Спустя пару лет один из сыновей Эпросинэ-ханум, Гиоргий, увез мальчика в Тифлис:

— Пусть Никала поживёт в столице, матушка. В Тифлисе ему будет поинтереснее. Хоть свет повидает! Хватит ему сидеть тут, в этой глуши…

И вот, спустя всего несколько дней, мальчика, привыкшего к деревне, и не видевшего в своей короткой жизни ничего, кроме крестьянского быта, усадили в восьмиместный дилижанс на конной тяге, куда вместе с ним уложили его небогатый скарб, и он, в сопровождении дяди Гиоргия, тронулся в путь.

Всю дорогу он смотрел в окно и с сожалением наблюдал за тем, как мало-помалу менялся ландшафт, как стали исчезать поля и становиться безжизненными холмы. Добродушный Гиоргий, заметив испуганность мальчика, старался веселить его на протяжении всего пути. Они проехали сады Крцаниси и Ортачала, затем миновали кривые домики в Харпухи и серные бани, чьи купола торчали прямо из земли и источали густой пар и такой странно-удушливый запах, что Нико, чтобы защититься от него, пришлось зажмуриться и закрыть нос и рот обеими руками.

— Смотри, Никала, это Метехская крепость. — рука дяди указывала направо. Там, на высокой скале над Курой, возвышалось здание, окружённое какими-то постройками. — Сейчас это царская тюрьма, — прошептал он, наклонившись к уху мальчика. — А площадь эта есть татарский Мейдан. Самое «сердце» нашего Тифлиса.

Взгляд мальчика уловил разгорячённые и лукавые глаза купцов и торговцев, в подвижной выразительности следивших за своим товаром и жадно выискивавших новых муштари на этой небольшой площади, сжатой со всех сторон кривыми и косыми «карточными» домиками.

Их дилижанс двинулся в сторону Армянского базара, вечно шумного и деятельного. Эта улица начиналась с самого Мейдана и поднималась вверх, заканчиваясь на Эриванской площади. Они проезжали мимо развалин, на которых всесокрушающее время нарисовало узоры глубоких трещин, и мимо домов новой архитектуры с прекрасной лепниной в причудливом восточном вкусе. В одном месте путь им преградило множество арб, ведомых нерасторопными, вечно жующими буйволами, а затем — караван из нескольких десятков диковинных животных. Дядя Гиоргий пояснил, что это верблюды. Они, мерно покачиваясь и гремя бесчисленным множеством бубенчиков, несли на своих горбах пёстрые ковры Персии и богатые шали Индии.

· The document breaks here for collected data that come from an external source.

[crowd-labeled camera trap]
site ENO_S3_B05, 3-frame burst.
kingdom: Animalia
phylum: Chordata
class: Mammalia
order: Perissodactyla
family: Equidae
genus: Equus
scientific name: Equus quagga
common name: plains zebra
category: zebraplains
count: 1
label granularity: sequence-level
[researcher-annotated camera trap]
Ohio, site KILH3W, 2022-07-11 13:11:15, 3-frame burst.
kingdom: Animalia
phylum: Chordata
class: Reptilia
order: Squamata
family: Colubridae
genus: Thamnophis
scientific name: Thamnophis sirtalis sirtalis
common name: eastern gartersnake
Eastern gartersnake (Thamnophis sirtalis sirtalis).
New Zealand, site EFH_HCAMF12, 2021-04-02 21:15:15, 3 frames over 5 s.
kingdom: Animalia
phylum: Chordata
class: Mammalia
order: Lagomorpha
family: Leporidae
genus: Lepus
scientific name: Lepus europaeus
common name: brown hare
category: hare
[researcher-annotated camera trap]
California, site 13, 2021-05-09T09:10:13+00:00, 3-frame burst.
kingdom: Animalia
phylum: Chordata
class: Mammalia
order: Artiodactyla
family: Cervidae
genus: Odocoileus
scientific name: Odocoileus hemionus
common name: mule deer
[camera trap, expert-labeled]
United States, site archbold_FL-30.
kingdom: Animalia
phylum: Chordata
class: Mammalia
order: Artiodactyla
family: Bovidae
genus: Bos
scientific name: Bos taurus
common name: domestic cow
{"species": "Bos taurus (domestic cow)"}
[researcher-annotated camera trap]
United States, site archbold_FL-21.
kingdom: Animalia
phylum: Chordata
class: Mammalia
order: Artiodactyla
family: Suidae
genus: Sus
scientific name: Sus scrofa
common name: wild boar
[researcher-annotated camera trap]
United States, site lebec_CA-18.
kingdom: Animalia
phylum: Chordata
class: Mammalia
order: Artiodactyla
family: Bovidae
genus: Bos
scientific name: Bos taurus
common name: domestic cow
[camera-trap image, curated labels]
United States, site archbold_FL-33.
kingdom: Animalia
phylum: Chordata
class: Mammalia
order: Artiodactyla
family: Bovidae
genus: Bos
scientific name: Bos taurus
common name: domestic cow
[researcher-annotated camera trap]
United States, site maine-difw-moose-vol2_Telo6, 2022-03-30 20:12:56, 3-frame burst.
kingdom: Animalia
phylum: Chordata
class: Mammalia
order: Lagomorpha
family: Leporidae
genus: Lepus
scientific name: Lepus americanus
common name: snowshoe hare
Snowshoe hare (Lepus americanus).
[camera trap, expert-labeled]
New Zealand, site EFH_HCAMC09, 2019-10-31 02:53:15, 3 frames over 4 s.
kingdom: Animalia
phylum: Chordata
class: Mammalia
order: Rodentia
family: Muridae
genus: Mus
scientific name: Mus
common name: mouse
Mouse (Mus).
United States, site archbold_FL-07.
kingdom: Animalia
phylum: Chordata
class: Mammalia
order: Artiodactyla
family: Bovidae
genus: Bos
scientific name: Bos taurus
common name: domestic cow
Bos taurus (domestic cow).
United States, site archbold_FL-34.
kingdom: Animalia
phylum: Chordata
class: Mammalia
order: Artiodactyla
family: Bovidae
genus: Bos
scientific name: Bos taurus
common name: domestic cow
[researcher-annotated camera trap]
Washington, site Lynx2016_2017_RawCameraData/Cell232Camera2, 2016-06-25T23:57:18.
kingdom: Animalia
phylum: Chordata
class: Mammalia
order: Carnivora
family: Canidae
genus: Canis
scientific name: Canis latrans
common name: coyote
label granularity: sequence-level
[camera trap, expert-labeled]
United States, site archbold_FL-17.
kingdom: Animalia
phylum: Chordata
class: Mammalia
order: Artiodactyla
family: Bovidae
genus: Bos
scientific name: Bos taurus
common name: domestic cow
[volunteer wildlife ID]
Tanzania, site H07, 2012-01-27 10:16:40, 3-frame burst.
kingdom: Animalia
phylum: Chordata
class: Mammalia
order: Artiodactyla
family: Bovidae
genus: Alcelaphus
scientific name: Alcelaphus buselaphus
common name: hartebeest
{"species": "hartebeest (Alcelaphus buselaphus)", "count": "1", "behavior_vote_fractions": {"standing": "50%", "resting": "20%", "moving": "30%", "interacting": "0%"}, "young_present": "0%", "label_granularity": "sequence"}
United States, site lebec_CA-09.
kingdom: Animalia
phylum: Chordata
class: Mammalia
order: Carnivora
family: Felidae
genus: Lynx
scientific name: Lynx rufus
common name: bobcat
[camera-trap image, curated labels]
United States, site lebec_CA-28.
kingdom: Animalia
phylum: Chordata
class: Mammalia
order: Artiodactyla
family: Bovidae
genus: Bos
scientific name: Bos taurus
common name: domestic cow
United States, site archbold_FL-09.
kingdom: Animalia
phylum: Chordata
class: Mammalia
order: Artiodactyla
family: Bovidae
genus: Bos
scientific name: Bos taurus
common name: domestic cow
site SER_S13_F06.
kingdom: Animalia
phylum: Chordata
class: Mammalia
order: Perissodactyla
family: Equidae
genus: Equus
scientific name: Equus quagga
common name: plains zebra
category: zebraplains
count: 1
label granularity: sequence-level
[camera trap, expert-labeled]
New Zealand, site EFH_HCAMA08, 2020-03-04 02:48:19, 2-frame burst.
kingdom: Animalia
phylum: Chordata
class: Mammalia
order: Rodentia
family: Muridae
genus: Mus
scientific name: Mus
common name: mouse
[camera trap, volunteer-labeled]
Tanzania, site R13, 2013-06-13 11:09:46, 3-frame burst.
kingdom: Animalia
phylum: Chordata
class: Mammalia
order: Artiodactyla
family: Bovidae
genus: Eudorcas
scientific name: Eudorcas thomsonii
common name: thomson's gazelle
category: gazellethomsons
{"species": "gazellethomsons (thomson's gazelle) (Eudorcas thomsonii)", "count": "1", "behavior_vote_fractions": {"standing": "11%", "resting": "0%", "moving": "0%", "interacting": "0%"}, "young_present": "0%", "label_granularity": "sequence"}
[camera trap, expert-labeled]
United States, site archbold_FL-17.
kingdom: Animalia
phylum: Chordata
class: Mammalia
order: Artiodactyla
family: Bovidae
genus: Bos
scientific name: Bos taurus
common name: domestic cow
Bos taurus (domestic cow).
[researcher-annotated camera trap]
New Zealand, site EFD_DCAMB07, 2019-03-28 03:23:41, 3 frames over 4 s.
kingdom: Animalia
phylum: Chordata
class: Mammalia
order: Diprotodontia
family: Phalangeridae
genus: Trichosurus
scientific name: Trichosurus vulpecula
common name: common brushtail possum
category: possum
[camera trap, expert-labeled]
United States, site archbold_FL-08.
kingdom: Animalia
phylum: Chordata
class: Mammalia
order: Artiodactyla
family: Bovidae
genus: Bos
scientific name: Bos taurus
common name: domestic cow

Наконец, дорога освободилась. Возничий стегнул лошадей и дилижанс со скрипом тронулся с места. Пробираясь взглядом по этим улицам и закоулкам, Нико на каждом шагу встречал ремесленников, работающих не в мастерских, а под открытым небом, на солнце, раскаляющем своими прожигающими насквозь лучами груды камней, сложенных в дома и сакли. Всё самое лучшее, что производил Восток, всё это было собрано здесь, на этой улице, деловитыми армянами: различных оттенков сукно, кожаные ремни, бурки, оружие горцев. И персидские узорные ковры, шёлковые ткани из самого Китая…

— Устал, сынок? — голос дяди Гиоргия отвлёк Нико от мыслей. — И проголодался, небось? Уже до дома рукой подать… Потерпи немного… вот приедем сейчас, сядем за стол и поедим горячую чихиртму с курицей и горячим лавашом… Ты ведь любишь чихиртму?

Нико утвердительно кивнул. Действительно, он впервые испробовал этот густой суп в имении Калантаровых, и он ему очень нравился. Особенно, когда его мастерски готовила сама Эпросинэ-ханум.

Недавно отстроенный двухэтажный родовой дом Калантаровых располагался в Сололаки, на Садовой улице. Здесь многие дома были застроены богачами, застроены домами каменными, в стиле ампир, с грифонами и купидонами на фасадах, с аккуратными железными балкончиками, и с нарядными, порой, помпезными, подъездами, где на столбах, рядом с лестницей, были фонари, которые торжественно освещали всю парадную с её лепниной и пилястрами. Это было типично тифлисское жилище: гостеприимно распахнутое, щедрое и шумное. Здесь, в этом дворянском гнезде, поселилось большое и дружное семейство: три брата — Гиоргий, которого, как потом узнал Нико, в Тифлисе звали на русский манер Егором, Мелик и Калантар. Первые двое были крупными предпринимателями, владели конным заводом в Шулавери, маслобойнями. А Калантар был владельцем большого караван-сарая. Хозяйством в доме управляли в основном женщины — в нём часто рождались дети, и маленький Нико рос вместе с ними на правах родственника и понемногу постигал основы тифлисских дворовых игр.

— Разве ты не умеешь играть в «авчалури», Никала? Все дети знают эту игру!

— Нет, не умею, — ответил мальчик. — Зато я умею играть в нарды.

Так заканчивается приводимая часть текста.